Developing (and messing about with) robotic autonomous surface vessels
As the quote says, “there is nothing–absolutely nothing–half so much worth doing as simply messing about in boats”. This holds true for Michael Brancato, whose research finds him splashing around the campus lakes getting to mess with his boats. Because Brancato is a Mechanical Engineering master’s student, he finds his boats even more interesting than most, as he is designing and building them to be autonomous surface vessels that can navigate between GPS waypoints and coordinate in teams to optimally collect environmental data all on their own.
Brancato is part of the research team of Mechanical Engineering Assistant Professor Artur Wolek. Originally from Connecticut and then having done his undergraduate studies in Rhode Island, Brancato has always been around the water.
“I’ve always liked being on the water,” Brancato said. “I’ve been lucky that for this project we have lakes on campus for testing. I started out putting the boats in the small pond behind the EPIC building, but that pond was full of a lot of growth, which kept causing problems. So, now I test on Hechenbleikner Lake at the front of campus, which I have to say is really nice with all of its landscaping, sidewalks, fountains and such.”
The autonomous surface vessels project is an extension of Dr. Wolek’s research in informative path planning with underwater robots and aerial drones. Also involved in the project is undergrad research assistant Matthew Lucke, and during the summer University of Tennessee student Jacob Armiger was involved as part of a military veterans research exchange program.
The team has built two 32”x40” boats completely from scratch, designing the mechanical and electrical systems, and developing the control and communication software. The boats have catamaran hulls, and all of the electronics and data collection systems are located in a platform between the hulls. They can be reconfigured to accommodate custom payloads and communicate with one another and a ground station via WiFi and 900 MHz radios.
“We are using these unmanned boats to test adaptive sampling algorithms that enable multiple robots to efficiently work together in performing spatial sensing tasks, such as environmental monitoring, mapping or infrastructure inspection,” Dr. Wolek said. “The algorithms we develop aim to leverage the unique sensing and mobility capabilities of individual robots that are part of a larger heterogeneous team. There is a trend in robotics to use multiple, smaller, less-expensive robots like these to provide better coverage and robustness to failures when compared to bigger, more-complex, and more-expensive individual robots.”
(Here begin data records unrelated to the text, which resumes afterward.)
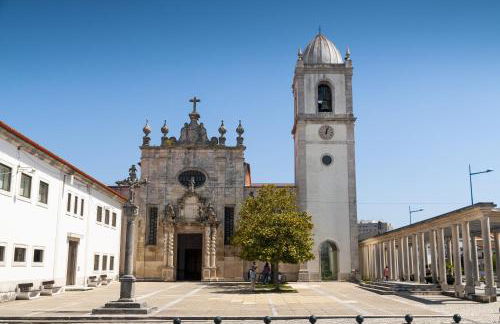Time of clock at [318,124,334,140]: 12:03
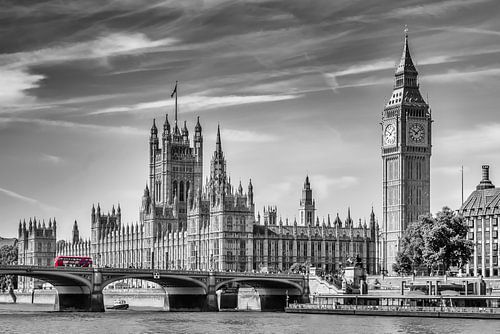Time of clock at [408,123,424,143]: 10:07
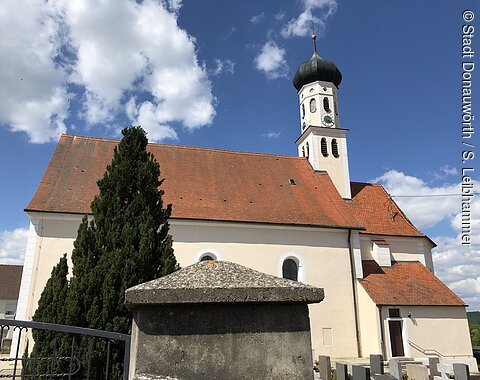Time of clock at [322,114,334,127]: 5:18
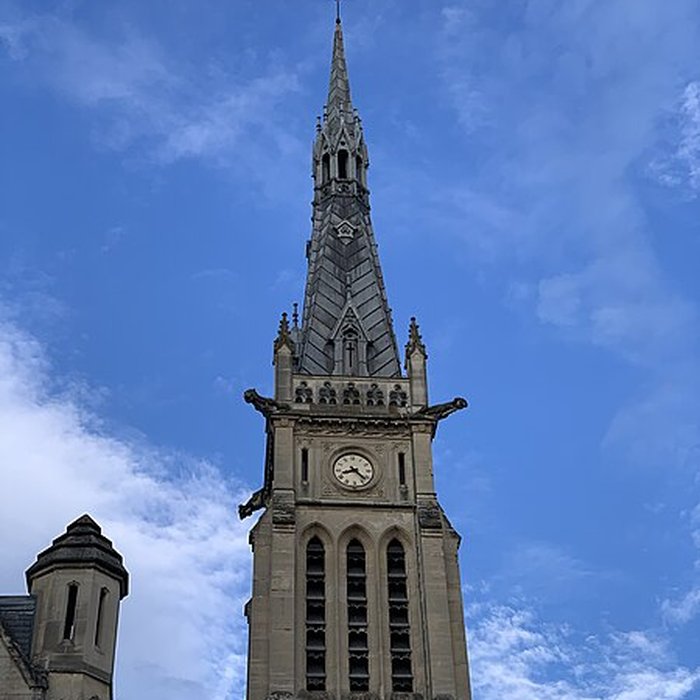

As part of their testing, the boats are now mapping the depth of the UNC Charlotte lake bed. “It’s really great to be able to step out of the lab and test right on campus,” Dr. Wolek said. “We can perform simple experiments and verify our control algorithms before going out to a larger body of water.”
As the project progresses, the robotic boats will begin using more sophisticated systems such as side-scan sonar sensing and environmental sensors to measure water quality parameters like dissolved oxygen and turbidity. The team hopes to work with agencies such as the North Carolina Department of Transportation to develop autonomous vessels designed to monitor lakes or scan areas around bridges and determine if there are threats to bridge foundation stability.
One of the biggest challenges in his work, Brancato said, was working with the inertial measurement units (IMUs) and integrating all of the sensors in the vessel with a ground station that sends them information. “We can send waypoints for the vessels to navigate,” he said, “By using GPS position and IMU for heading, the vessels figure out on their own the best routes to take. I’m working on an adaptive sampling algorithm that considers many possible paths to optimize data collection. It’s a pretty difficult part of the project, but I’m making good progress.”
At this stage, the project is going well, with two fully functional autonomous surface vessels operating, reaching waypoints and capturing data on a campus lake. The next step will be to begin testing on a bigger lake such as Lake Norman, and integrating more sophisticated data collect systems.